(Collected data entries)
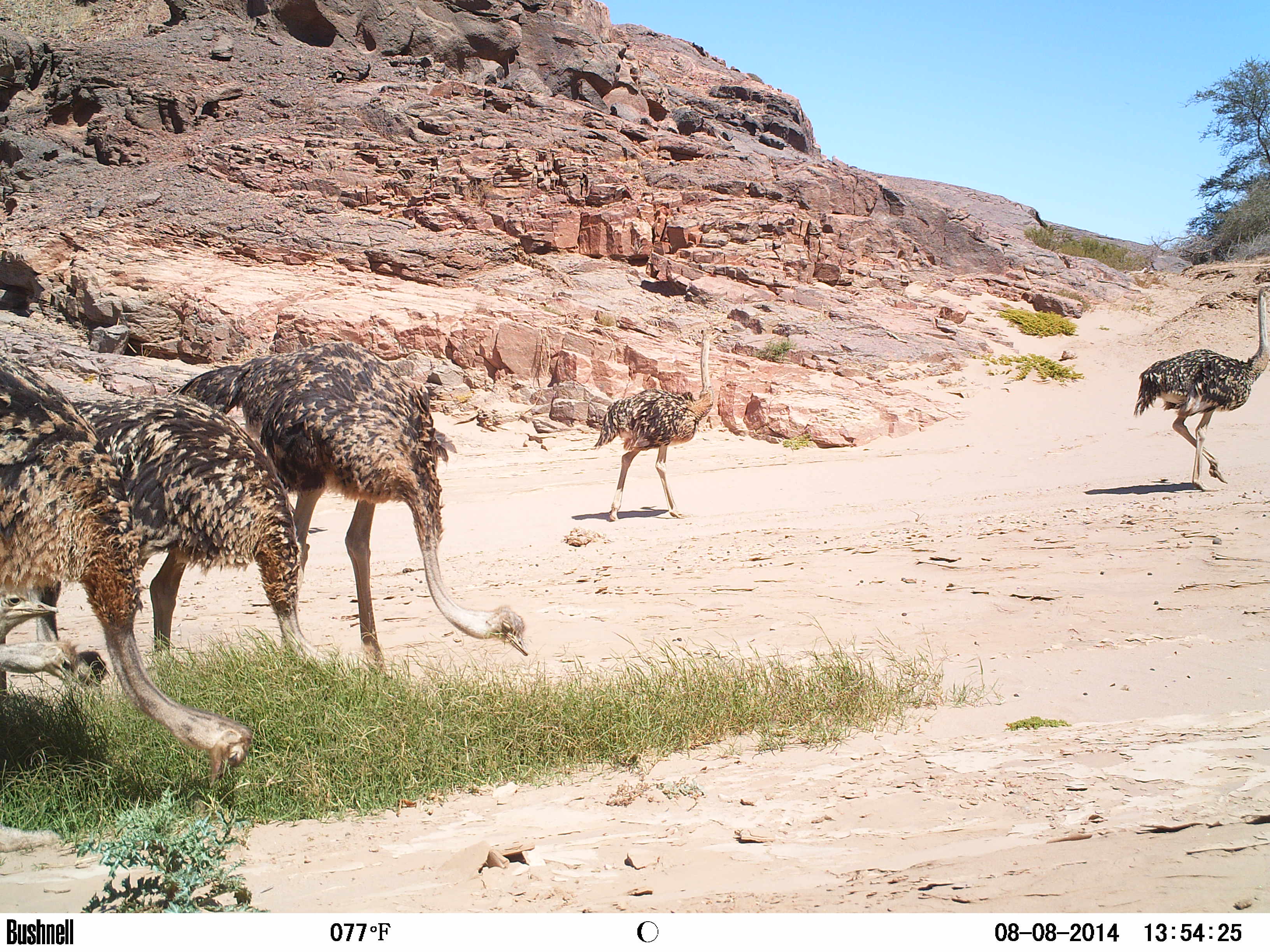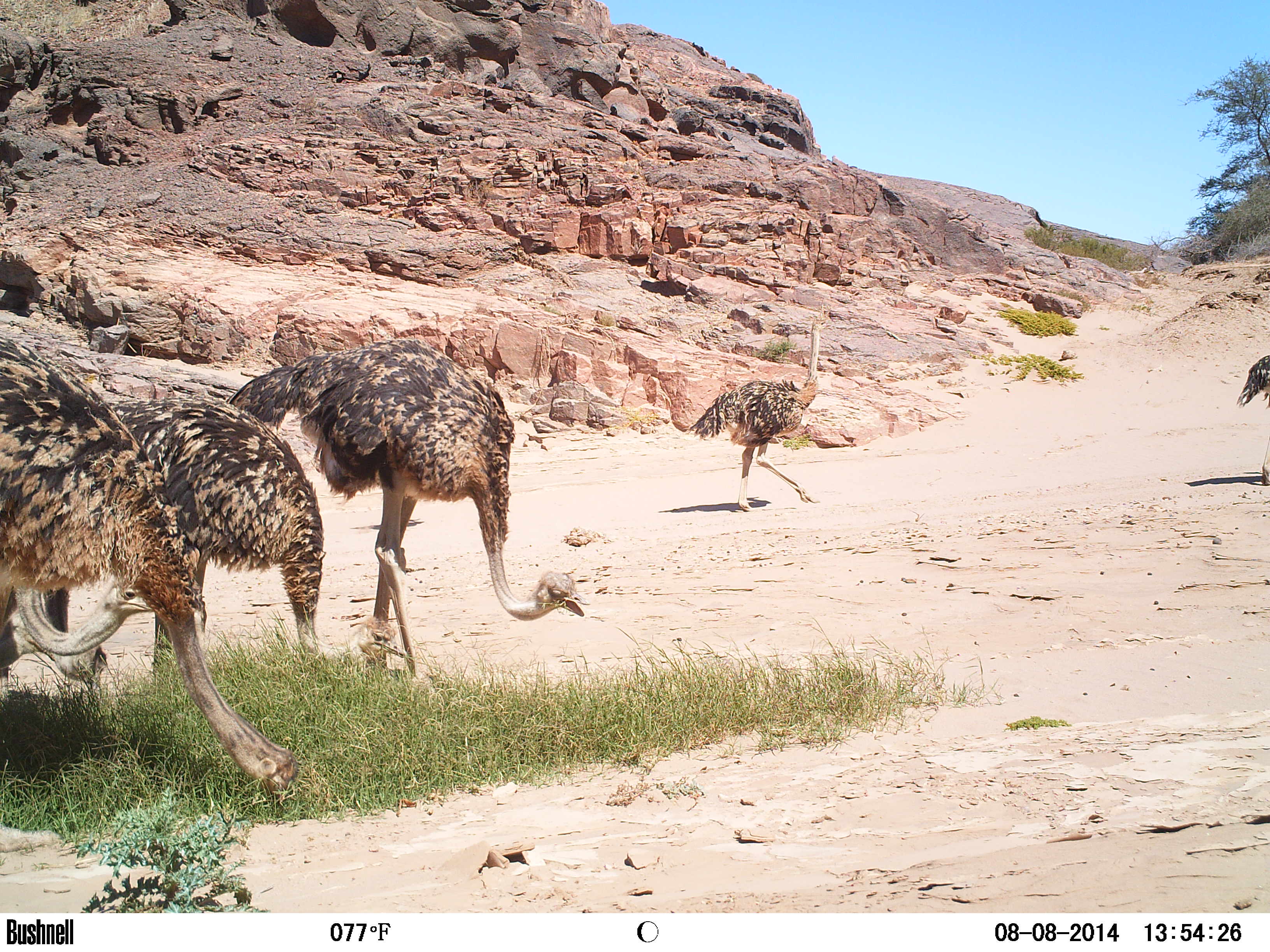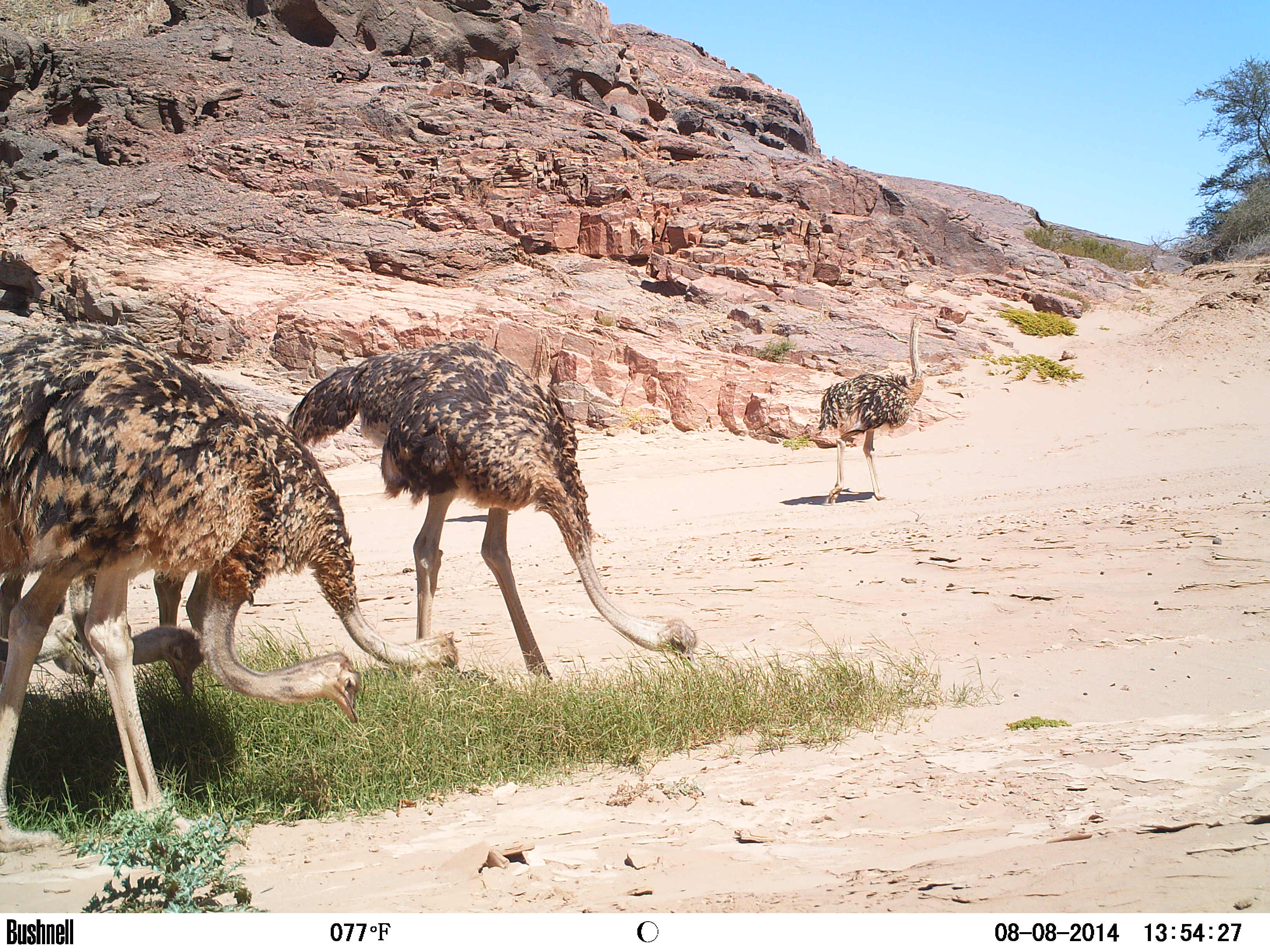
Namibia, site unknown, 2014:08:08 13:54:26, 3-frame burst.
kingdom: Animalia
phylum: Chordata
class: Aves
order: Struthioniformes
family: Struthionidae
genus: Struthio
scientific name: Struthio camelus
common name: common ostrich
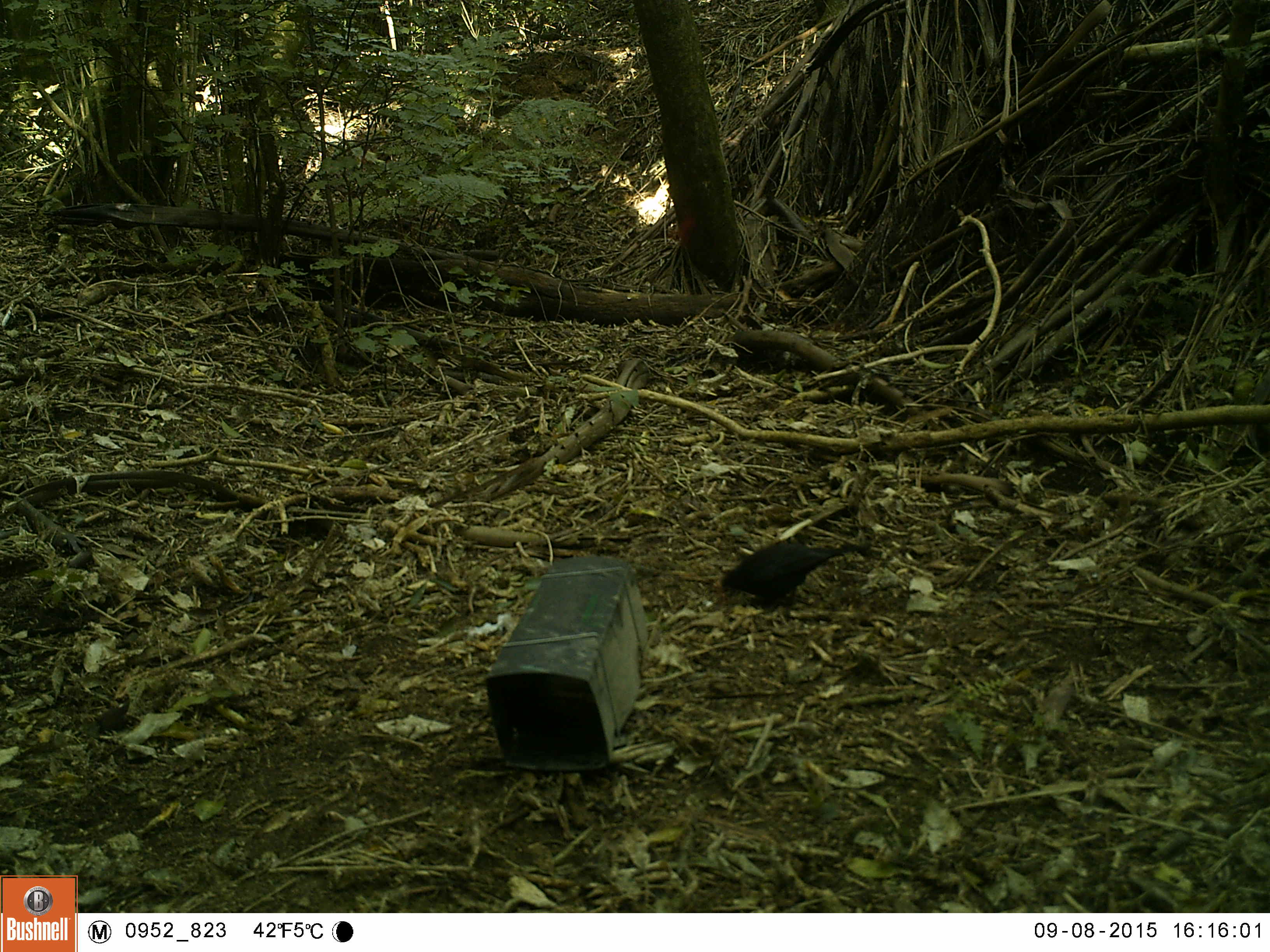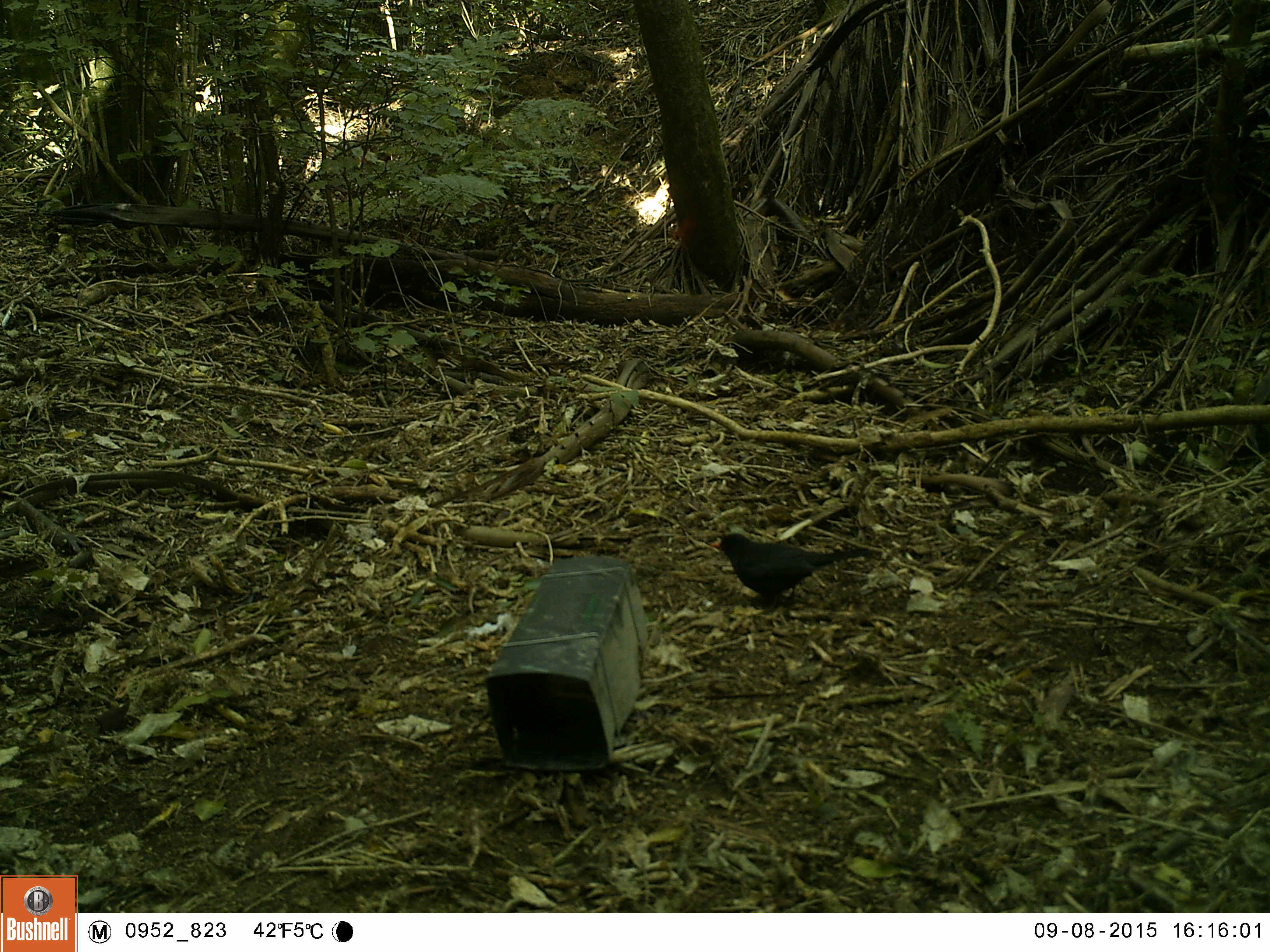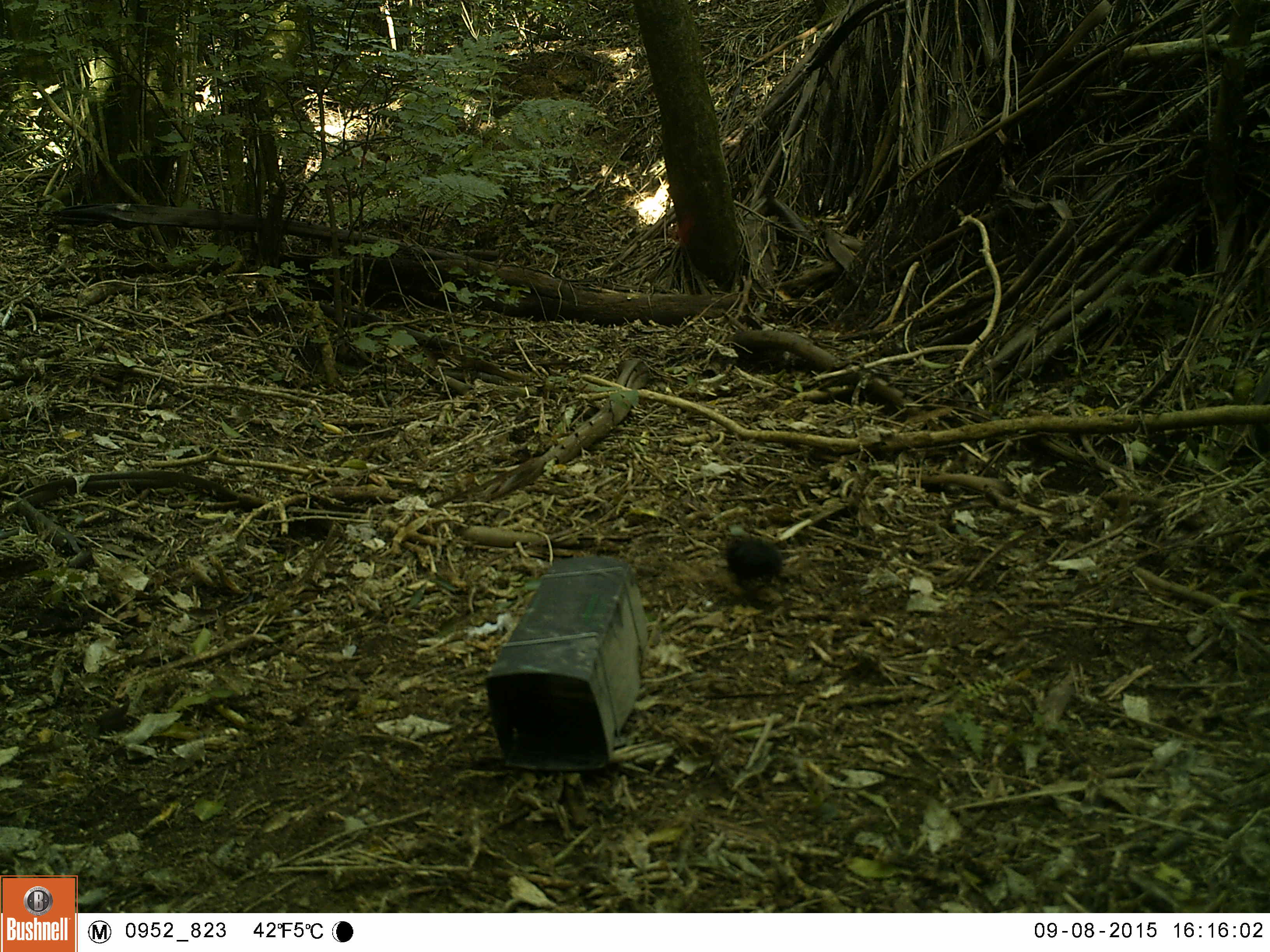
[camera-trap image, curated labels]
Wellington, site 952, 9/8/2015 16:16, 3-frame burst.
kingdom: Animalia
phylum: Chordata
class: Aves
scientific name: Aves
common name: bird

**TASK:** Only the lines above that include the word "burst" belong in the answer; copy each one.

**TASK OUTPUT:**
Namibia, site unknown, 2014:08:08 13:54:26, 3-frame burst.
Wellington, site 952, 9/8/2015 16:16, 3-frame burst.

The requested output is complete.